**Stored items:**
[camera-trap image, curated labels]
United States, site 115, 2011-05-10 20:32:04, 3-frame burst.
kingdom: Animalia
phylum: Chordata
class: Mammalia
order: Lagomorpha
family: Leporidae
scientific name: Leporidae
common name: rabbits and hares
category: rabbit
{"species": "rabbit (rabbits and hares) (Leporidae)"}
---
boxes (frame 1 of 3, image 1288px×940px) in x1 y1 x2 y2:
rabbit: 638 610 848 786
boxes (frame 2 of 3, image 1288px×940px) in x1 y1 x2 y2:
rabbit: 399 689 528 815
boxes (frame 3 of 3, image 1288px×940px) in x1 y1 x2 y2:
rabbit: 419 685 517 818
==
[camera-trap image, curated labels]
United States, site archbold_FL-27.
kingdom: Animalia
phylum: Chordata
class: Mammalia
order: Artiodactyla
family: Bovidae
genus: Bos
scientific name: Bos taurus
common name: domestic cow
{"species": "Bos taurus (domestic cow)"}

**Problem to solve:** Return only the lines of the records in which the string "site" appears.

**Solution to the problem:**
United States, site 115, 2011-05-10 20:32:04, 3-frame burst.
United States, site archbold_FL-27.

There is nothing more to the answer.